Tag Archives: court corruption

My Day in Court

Yesterday the district attorney for Alameda county made a decision to drop all charges against me.  After attending dozens of court dates since being violently abducted on 4 January 2012, and again on Mayday several months later by Oakland Police officers dressed in Storm Trooper costumes, my day in court was denied.

In a bizarre, but what appears to be routine display of abject dishonesty, she rambled to the judge for seven minutes about how this was an Occupy Oakland case, and the fact that I had been apprehended along with eleven others, most of whom had agreed to a plea deal (all highly prejudicial commentary had there been a trial ensuing).  She banked her dismissal of charges in her assessment that I (at least a decade her senior) had been a good little girl all year, which begs the question : why, after having zero contact with police for a year (since her violent abduction after the raid of the Occupy Oakland encampment at Oscar Grant Plaza on 25 October 2011), did the district attorney choose to file charges against my daughter three days before the year was up?

The district attorney failed, as only a government  paid liar can do, to admit to the court the true reason she was dismissing these charges.  Not only did the state have no evidence against me, but they had zero evidence that a crime had even been committed in the zone where I was abducted on each of those days.

Once again, a citizen is denied her day in court.

While giving thanks to beautiful people who happen to be criminal attorneys, such as my attorney John Viola and other National Lawyers Guild folks for their dedicated service in the efforts to keep good people out of cages, many of us are now in search of civil attorneys to help file valid claims against the government for the ongoing abuses and violations of our human and civil rights.  Please pass the word : civil attorney needed.

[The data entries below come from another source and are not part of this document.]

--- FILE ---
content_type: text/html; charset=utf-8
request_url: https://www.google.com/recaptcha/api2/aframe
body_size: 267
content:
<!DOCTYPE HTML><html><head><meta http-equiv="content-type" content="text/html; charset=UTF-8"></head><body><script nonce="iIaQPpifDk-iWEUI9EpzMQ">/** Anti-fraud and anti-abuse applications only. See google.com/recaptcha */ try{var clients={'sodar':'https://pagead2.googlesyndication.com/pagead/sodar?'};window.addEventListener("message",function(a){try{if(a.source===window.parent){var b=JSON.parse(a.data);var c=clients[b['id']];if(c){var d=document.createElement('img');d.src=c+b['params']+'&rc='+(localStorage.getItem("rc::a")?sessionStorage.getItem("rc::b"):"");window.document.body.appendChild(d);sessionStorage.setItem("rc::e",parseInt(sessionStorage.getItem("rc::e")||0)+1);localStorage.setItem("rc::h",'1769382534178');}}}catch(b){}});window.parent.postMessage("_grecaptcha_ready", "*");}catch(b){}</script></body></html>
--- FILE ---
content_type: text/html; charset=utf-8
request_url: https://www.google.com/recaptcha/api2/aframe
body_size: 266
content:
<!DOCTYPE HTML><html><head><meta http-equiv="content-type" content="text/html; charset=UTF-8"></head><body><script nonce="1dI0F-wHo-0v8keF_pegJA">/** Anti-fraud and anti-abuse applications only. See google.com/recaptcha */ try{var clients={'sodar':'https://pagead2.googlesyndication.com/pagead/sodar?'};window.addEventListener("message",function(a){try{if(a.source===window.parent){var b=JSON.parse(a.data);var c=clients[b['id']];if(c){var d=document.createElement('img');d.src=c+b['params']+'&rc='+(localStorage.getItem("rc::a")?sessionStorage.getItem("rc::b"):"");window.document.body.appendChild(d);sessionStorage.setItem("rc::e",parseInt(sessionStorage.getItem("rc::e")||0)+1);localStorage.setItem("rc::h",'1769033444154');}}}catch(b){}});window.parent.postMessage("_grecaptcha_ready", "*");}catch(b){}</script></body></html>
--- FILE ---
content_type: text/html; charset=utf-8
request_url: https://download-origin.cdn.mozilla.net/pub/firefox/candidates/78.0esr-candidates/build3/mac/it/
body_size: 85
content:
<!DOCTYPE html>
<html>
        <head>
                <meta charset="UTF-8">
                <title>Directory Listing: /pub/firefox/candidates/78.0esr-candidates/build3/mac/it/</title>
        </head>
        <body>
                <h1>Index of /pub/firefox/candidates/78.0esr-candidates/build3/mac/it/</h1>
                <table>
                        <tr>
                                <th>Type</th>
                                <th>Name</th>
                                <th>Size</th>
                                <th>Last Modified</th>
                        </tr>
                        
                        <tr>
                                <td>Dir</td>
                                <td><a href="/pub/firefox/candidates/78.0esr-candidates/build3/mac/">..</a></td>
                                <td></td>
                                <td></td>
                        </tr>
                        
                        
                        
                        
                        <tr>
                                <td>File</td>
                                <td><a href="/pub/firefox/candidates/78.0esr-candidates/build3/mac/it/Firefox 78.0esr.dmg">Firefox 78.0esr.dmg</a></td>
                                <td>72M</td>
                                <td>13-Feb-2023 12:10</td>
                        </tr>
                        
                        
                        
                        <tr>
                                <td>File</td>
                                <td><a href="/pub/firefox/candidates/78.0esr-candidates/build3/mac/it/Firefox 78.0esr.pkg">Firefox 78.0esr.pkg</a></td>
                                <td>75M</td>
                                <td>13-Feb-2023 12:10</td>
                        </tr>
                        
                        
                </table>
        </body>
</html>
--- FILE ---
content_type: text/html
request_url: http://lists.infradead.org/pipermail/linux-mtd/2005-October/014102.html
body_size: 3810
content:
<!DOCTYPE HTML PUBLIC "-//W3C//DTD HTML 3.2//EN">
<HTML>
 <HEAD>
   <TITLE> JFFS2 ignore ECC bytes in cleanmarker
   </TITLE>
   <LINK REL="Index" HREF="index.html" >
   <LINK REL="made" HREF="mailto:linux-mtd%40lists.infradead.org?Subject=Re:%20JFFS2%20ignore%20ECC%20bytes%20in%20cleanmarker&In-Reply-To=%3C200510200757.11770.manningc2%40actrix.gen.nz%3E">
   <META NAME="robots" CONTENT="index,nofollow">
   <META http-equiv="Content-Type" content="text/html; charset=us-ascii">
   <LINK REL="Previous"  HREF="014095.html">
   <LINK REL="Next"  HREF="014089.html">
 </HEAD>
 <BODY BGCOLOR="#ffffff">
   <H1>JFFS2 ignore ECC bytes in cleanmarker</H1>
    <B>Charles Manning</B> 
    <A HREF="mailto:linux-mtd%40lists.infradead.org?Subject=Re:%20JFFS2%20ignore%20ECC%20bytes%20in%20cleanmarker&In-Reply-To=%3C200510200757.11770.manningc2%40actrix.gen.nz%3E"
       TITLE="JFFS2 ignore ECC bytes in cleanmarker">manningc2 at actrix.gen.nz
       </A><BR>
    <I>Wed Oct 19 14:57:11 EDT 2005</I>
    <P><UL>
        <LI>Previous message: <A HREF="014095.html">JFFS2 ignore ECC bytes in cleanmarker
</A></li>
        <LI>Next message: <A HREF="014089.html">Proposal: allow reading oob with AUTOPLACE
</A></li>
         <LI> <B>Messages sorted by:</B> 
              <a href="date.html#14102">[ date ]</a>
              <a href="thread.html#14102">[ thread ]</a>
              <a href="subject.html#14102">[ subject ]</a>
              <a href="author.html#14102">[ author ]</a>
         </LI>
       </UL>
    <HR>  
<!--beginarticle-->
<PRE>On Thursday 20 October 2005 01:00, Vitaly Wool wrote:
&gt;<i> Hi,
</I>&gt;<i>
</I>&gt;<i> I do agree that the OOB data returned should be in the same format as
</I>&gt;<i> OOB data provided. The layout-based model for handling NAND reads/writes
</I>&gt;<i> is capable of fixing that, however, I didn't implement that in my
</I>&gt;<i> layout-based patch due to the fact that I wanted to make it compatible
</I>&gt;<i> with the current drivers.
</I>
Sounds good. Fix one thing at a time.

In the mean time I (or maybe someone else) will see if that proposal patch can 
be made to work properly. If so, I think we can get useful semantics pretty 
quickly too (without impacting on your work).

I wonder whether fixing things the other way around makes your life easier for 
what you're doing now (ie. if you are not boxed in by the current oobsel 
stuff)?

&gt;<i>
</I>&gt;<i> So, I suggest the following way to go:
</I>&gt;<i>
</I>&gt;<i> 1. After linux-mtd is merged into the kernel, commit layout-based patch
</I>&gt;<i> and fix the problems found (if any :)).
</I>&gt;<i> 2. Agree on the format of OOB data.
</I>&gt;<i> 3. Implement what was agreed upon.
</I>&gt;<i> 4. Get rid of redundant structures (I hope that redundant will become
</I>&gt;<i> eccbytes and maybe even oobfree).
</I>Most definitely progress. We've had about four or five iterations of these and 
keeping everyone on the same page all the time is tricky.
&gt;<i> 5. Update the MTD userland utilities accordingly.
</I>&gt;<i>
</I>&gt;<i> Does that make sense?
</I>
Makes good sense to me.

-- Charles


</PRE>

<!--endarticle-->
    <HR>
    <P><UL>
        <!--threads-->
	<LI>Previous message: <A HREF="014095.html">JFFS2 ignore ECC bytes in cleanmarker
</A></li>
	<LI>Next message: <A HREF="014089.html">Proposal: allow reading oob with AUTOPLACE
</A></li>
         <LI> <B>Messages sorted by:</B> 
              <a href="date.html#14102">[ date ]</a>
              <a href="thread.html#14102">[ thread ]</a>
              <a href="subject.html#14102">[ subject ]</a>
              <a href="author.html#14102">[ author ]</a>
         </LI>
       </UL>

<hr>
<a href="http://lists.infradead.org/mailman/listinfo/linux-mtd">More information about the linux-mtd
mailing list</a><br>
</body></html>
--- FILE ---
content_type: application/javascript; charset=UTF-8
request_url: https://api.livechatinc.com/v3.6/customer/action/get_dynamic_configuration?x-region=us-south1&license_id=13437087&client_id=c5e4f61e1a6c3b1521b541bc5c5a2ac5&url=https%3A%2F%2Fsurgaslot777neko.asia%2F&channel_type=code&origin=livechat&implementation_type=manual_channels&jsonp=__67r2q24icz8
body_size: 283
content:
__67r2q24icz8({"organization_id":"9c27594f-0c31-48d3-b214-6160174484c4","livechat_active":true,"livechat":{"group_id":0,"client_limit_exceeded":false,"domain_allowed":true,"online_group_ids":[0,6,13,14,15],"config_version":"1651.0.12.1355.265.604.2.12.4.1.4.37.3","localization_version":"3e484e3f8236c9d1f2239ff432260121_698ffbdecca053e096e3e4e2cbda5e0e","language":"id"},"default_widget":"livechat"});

Only by filing rights violation claims against the police, the district attorney office, the city, county, state, and federal governments will we ever be able to force the officers involved in these illegal abductions to tell the truth or risk charges of perjury.  Even then, the City of Oakland and other governments will likely gladly waste more tax dollars paying out settlements before forcing publicly funded police officers to tell the truth about these unconstitutional acts by police.  At least we’d have our tax money back in our own hands.